We keep getting these little events. Havent seen anything over 5 inches since mid December. Think were in for a snowy February and March? Really tired of the little events we can only hope we can play catch up to normal seasonal totals


----------



## Averysdad (Aug 27, 2005)

It's my fault. I got sick of snowblowing our driveway for the past 3 years so I bought a used Fisher. Ever since then we've gotten nothing for accumulation!!


----------



## jason9696 (Nov 28, 2008)

^ That's funny, the same thing happened to me. I bought a Boss three weeks ago, and it hasn't moved since. :realmad:


----------



## grandview (Oct 9, 2005)

I think it's good so far.....quick in and outs and back to bed!


----------



## FisherVMan (Jan 5, 2010)

I hear you guys . We bought another new XV for this winter and we have only had 8 plowable events so far and really have NOT even worn the paint off the cutting edge yet!!! So I am sure hoping that the next two months show us at least a half dozen more!


----------



## mrsops (Dec 28, 2009)

ColumbiaLand;988093 said:


> We keep getting these little events. Havent seen anything over 5 inches since mid December.
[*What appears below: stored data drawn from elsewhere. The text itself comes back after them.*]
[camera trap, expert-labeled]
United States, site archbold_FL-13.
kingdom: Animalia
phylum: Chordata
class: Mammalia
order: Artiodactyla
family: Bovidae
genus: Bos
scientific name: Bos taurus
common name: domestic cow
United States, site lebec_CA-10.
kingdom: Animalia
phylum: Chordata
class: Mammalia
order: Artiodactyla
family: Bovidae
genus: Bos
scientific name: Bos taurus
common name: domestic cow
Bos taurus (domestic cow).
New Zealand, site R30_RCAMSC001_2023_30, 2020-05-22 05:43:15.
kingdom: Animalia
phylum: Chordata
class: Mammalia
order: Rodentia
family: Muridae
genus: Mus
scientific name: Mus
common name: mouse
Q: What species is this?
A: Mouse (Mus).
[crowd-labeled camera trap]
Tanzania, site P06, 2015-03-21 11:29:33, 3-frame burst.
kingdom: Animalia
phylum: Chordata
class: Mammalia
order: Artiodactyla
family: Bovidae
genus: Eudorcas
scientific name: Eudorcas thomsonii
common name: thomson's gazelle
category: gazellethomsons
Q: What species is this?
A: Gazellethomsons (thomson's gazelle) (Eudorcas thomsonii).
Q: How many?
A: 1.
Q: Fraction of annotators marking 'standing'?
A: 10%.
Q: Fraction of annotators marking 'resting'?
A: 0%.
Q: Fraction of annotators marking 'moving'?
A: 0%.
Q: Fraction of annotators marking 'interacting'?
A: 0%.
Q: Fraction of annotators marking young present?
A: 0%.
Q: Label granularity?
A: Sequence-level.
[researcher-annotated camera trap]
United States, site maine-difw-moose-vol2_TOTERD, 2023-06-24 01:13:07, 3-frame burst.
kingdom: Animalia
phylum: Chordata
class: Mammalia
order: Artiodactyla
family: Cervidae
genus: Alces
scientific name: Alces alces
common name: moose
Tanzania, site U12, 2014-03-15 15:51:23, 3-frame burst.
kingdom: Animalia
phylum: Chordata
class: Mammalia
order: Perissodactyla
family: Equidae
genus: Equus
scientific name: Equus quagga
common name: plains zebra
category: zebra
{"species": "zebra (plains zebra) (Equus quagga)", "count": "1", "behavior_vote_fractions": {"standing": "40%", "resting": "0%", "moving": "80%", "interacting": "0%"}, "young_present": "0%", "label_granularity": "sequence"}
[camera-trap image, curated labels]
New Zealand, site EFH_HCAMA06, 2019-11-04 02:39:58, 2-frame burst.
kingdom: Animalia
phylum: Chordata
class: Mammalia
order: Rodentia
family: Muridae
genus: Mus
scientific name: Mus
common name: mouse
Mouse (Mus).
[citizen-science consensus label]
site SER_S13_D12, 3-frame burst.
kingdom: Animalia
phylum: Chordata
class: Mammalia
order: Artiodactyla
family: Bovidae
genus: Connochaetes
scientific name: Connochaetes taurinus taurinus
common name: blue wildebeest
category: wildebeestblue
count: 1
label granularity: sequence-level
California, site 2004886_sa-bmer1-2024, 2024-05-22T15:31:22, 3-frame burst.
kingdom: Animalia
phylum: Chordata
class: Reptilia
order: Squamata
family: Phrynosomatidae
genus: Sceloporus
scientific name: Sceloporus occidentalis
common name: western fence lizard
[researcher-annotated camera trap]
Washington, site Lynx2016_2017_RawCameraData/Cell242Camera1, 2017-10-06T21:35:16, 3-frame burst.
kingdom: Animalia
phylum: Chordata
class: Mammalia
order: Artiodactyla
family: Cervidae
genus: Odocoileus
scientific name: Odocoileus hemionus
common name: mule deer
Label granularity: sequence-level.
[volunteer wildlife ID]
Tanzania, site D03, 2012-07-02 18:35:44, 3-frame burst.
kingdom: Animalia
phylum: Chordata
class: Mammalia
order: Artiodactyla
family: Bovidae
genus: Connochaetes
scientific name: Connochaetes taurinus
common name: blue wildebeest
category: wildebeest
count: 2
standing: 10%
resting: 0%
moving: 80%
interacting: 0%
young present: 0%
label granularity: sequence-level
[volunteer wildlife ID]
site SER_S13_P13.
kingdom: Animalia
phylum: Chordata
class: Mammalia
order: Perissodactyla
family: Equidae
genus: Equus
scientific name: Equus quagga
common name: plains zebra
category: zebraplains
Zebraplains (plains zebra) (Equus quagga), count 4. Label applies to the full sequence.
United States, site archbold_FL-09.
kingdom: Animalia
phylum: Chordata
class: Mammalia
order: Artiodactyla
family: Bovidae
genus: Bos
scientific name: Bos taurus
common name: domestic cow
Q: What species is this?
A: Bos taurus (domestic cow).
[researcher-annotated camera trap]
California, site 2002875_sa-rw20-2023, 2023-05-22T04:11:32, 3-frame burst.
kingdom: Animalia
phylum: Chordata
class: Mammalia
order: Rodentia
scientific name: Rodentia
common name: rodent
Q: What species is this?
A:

Think were in for a snowy February and March? Really tired of the little events we can only hope we can play catch up to normal seasonal totals


What part of ny are you from? Staten island is suppose to get about 4 inches tonight


----------



## 2COR517 (Oct 23, 2008)

Don't give up yet. Feb 08 was excellent. 7 or 8 events.


----------



## 2COR517 (Oct 23, 2008)

grandview;988579 said:


> I think it's good so far.....quick in and outs and back to bed!


Uhh...........


----------



## grandview (Oct 9, 2005)

2COR517;989048 said:


> Uhh...........


Pig!!:realmad:


----------



## ColumbiaLand (Sep 1, 2008)

Well things might be looking up for wednesday of next week. time for revenge on thee northeast


----------



## forestfireguy (Oct 7, 2006)

Today is my fault guys. I couldn't stand having 3" of snow on my hood plowing anymore, so I put a deflector on yesterday........Sorry.


----------